- **Material for the task**:
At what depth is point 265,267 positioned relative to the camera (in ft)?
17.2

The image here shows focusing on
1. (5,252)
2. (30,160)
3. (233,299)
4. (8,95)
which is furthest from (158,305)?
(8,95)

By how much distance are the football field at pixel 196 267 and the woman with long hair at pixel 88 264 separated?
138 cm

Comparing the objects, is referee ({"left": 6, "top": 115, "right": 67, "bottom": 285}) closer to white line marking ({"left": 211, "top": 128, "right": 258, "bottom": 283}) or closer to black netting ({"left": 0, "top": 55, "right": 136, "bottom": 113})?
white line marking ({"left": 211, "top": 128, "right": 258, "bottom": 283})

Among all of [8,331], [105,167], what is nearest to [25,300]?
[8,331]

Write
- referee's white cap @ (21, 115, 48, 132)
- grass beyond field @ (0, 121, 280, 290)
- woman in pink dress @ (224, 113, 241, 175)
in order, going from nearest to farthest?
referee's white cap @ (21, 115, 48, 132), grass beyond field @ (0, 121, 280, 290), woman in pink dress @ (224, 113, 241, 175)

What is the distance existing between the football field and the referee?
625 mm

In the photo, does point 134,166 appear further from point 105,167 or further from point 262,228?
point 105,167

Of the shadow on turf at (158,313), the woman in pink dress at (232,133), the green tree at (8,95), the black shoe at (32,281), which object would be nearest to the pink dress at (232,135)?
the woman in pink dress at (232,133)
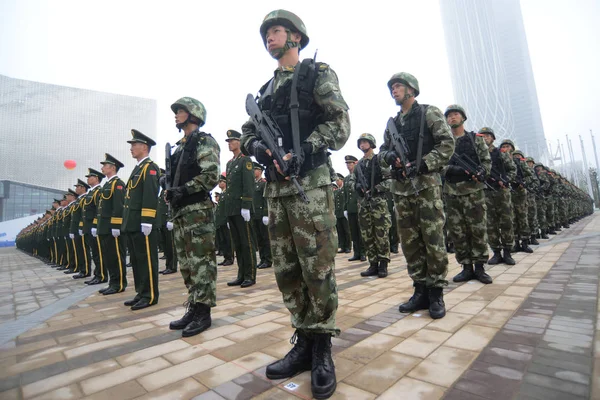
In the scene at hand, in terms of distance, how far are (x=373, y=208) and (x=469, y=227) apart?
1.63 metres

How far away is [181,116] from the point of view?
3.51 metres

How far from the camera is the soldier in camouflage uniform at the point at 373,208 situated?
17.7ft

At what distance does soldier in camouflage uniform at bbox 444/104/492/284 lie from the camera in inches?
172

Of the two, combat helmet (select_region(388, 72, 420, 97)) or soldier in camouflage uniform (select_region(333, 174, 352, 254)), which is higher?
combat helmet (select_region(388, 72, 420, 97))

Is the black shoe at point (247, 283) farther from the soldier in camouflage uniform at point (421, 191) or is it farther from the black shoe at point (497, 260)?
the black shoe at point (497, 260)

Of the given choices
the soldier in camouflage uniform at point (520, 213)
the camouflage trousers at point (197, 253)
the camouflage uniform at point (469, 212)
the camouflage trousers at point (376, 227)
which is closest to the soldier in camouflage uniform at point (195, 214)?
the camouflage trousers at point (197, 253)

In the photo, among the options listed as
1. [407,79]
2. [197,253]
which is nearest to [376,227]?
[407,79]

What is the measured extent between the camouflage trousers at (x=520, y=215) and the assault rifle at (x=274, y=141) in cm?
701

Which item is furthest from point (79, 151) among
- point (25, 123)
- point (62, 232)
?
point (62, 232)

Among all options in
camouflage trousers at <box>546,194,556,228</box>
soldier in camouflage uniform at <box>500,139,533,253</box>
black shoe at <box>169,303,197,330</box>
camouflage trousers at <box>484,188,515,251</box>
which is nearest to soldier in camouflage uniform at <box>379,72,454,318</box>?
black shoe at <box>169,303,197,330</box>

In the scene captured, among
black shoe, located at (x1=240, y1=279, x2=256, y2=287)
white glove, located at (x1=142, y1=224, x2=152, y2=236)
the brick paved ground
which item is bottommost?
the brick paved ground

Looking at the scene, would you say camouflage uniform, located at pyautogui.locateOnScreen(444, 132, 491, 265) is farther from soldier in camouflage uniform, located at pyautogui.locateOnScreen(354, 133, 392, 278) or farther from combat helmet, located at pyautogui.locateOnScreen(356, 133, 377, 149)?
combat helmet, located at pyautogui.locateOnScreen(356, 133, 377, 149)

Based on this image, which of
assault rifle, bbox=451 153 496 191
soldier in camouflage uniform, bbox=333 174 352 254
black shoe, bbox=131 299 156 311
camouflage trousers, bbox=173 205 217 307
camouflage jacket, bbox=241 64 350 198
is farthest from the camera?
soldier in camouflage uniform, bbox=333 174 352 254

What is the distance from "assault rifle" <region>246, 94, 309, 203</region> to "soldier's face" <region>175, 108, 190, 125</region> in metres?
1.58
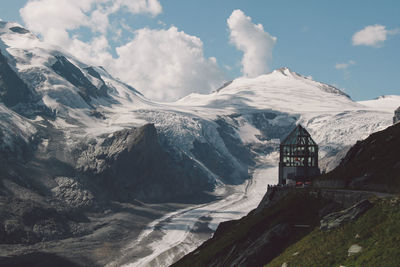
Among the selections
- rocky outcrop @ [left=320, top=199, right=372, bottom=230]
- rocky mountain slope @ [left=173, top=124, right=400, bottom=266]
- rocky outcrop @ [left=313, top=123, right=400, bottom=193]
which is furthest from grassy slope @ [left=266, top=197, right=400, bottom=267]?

--

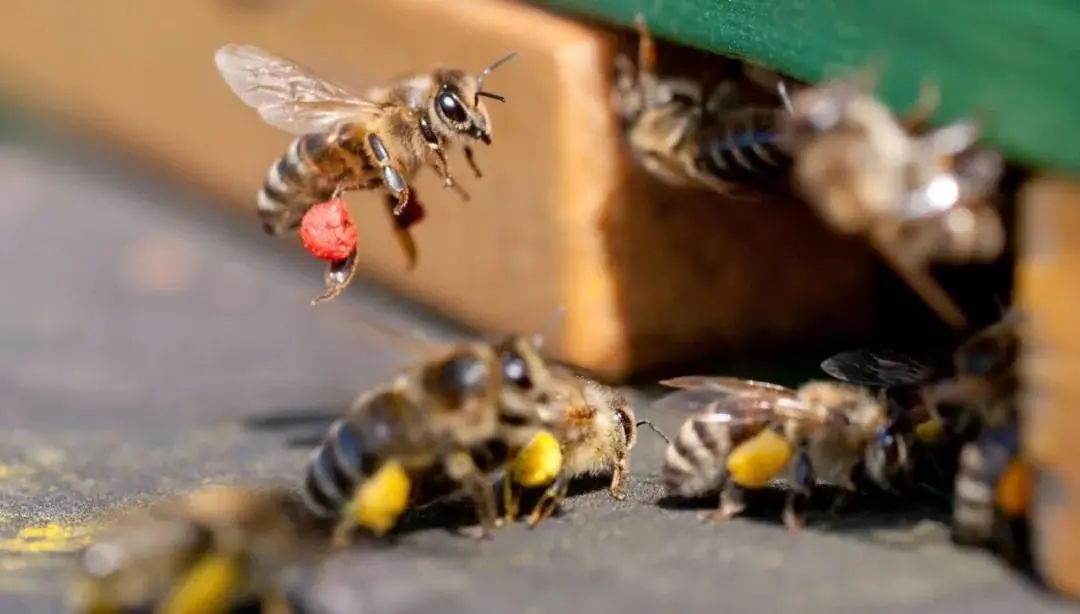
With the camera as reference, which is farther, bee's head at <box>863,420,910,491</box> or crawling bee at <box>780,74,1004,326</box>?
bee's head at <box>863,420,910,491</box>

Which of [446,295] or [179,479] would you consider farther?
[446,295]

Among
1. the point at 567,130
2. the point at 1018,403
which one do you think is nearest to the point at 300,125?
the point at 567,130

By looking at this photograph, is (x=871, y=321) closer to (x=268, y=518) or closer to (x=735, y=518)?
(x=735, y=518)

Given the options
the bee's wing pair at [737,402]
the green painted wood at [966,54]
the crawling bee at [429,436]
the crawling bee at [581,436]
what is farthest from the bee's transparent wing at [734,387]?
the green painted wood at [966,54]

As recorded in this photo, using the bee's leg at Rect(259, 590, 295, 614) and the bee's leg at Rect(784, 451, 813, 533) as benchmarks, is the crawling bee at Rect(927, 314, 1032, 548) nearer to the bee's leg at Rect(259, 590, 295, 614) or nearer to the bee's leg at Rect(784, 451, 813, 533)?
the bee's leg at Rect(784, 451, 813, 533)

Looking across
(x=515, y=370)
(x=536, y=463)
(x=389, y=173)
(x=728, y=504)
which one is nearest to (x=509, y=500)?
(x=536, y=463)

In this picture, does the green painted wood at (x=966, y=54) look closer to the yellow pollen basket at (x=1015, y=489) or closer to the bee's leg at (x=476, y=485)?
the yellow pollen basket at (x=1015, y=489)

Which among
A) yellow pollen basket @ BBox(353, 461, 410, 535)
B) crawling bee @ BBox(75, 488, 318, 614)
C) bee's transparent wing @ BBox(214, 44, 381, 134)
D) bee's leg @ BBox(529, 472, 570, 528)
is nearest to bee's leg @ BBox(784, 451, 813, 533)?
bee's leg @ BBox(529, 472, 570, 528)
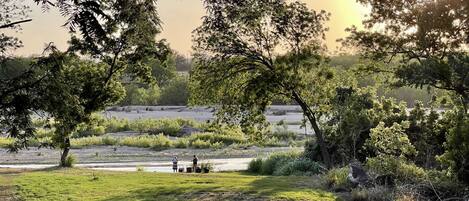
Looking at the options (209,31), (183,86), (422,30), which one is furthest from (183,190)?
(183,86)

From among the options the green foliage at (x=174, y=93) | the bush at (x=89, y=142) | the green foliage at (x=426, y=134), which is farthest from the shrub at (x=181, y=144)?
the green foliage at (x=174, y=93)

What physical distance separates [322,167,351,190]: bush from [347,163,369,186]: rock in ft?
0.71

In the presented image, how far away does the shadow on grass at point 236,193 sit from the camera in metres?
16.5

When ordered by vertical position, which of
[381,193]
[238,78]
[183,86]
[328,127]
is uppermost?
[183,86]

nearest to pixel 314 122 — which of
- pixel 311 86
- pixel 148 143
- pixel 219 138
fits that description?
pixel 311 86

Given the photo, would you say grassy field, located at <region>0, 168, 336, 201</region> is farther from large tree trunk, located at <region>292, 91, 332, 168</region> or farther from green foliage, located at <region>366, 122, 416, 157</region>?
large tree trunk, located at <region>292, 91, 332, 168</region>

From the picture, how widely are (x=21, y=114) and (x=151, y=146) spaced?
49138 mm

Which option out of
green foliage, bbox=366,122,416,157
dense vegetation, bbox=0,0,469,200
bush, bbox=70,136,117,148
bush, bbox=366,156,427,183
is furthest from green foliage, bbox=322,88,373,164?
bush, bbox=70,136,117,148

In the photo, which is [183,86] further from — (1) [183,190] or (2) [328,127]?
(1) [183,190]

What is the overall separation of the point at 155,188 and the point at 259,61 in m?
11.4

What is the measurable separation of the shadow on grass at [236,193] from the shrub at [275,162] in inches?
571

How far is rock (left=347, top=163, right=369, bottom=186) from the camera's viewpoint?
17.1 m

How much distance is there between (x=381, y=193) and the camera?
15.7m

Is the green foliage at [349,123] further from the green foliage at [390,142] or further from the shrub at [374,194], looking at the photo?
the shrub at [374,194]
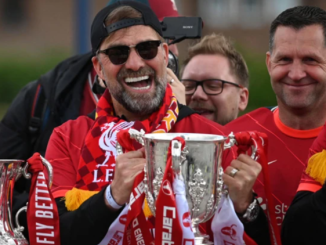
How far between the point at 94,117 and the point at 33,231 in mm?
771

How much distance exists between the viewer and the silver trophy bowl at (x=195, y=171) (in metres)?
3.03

---

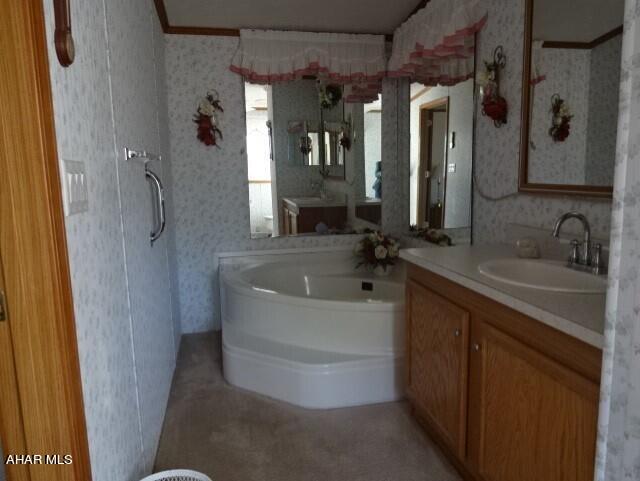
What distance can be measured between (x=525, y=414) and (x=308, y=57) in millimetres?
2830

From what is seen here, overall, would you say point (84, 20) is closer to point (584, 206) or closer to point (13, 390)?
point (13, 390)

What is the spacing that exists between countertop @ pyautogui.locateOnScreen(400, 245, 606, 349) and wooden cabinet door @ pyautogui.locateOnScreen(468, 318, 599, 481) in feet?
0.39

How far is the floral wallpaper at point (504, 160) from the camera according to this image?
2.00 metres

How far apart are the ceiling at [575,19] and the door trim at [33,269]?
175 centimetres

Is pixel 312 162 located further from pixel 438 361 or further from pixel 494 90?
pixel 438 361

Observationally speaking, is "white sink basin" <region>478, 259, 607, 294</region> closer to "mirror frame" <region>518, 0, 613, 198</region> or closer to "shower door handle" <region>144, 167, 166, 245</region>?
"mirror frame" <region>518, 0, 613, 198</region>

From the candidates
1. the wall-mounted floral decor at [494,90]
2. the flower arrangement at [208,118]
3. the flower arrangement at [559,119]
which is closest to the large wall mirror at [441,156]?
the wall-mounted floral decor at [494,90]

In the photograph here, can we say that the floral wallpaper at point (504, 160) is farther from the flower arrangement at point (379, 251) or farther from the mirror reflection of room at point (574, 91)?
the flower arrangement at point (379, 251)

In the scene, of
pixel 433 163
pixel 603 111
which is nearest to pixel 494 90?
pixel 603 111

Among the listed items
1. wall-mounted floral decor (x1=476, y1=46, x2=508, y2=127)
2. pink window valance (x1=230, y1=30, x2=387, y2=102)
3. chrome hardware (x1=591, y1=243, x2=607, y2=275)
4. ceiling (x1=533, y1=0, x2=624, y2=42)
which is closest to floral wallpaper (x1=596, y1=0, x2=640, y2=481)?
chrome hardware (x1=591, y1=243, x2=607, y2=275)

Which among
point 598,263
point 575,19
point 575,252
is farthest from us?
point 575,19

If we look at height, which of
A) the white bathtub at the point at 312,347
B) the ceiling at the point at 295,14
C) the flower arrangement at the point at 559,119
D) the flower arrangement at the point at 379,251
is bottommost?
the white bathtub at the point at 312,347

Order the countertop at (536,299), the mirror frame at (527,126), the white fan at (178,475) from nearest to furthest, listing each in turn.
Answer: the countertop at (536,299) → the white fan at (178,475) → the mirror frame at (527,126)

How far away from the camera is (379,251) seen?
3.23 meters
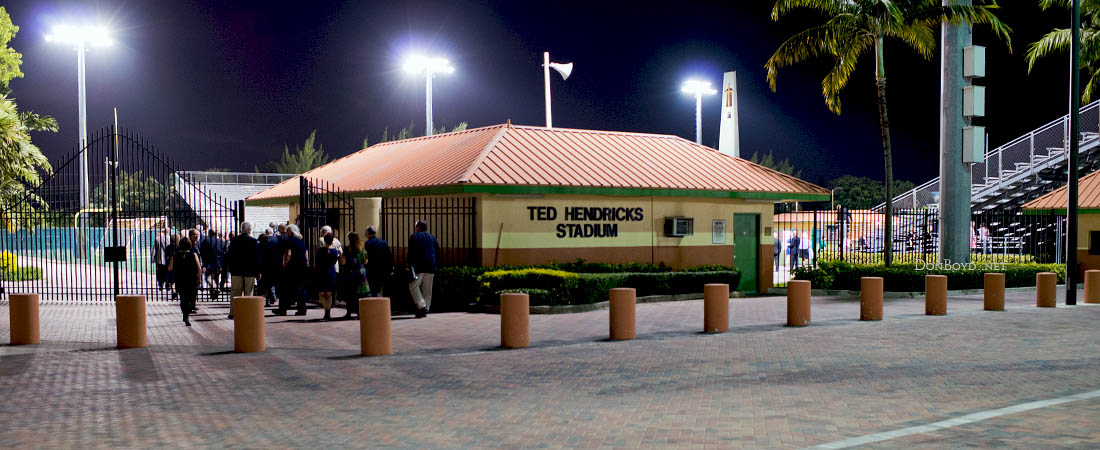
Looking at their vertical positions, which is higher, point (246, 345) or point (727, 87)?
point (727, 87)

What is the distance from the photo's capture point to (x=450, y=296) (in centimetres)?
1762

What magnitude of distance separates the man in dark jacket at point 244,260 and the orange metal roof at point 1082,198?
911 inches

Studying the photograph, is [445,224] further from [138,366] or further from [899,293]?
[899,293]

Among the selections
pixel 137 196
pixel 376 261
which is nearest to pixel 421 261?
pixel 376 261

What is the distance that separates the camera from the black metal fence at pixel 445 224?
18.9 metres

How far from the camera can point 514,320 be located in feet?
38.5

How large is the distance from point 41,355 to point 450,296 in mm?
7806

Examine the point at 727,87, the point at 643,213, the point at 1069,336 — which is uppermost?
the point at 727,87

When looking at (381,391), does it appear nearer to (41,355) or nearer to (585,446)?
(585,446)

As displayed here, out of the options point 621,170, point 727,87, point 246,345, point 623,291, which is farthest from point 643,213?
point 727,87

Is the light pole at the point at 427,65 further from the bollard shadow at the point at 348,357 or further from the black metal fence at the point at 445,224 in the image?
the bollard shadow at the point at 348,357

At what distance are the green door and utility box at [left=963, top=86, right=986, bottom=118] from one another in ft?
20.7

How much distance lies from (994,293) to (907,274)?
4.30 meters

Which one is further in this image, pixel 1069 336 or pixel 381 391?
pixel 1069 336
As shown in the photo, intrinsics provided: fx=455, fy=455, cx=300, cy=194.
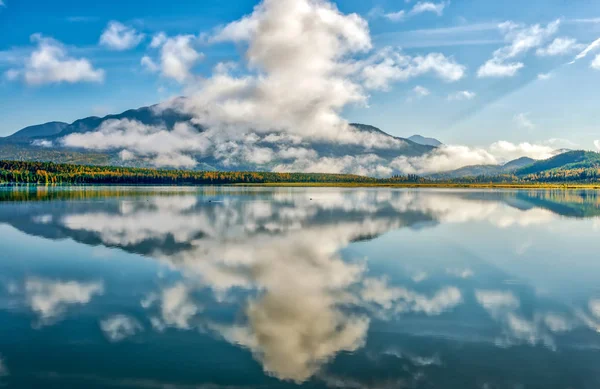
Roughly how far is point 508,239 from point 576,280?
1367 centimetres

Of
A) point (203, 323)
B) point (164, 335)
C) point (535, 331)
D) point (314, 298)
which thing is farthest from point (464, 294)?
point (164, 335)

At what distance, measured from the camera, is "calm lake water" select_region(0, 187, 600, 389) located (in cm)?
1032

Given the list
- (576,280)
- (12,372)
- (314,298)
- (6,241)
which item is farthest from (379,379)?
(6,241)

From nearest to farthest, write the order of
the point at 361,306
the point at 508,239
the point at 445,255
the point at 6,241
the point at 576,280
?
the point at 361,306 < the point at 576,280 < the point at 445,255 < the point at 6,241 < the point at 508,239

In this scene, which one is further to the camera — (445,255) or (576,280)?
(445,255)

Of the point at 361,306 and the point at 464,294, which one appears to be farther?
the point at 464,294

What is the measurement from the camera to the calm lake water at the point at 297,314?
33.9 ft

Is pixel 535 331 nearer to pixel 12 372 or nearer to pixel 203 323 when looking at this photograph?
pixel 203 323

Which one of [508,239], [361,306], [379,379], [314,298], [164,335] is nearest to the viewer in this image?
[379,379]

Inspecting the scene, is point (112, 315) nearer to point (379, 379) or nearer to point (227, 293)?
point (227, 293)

- **What to produce**:
Count the lines in the rows above that contain the word "wallpaper", and give only that number.

- **The output**:
3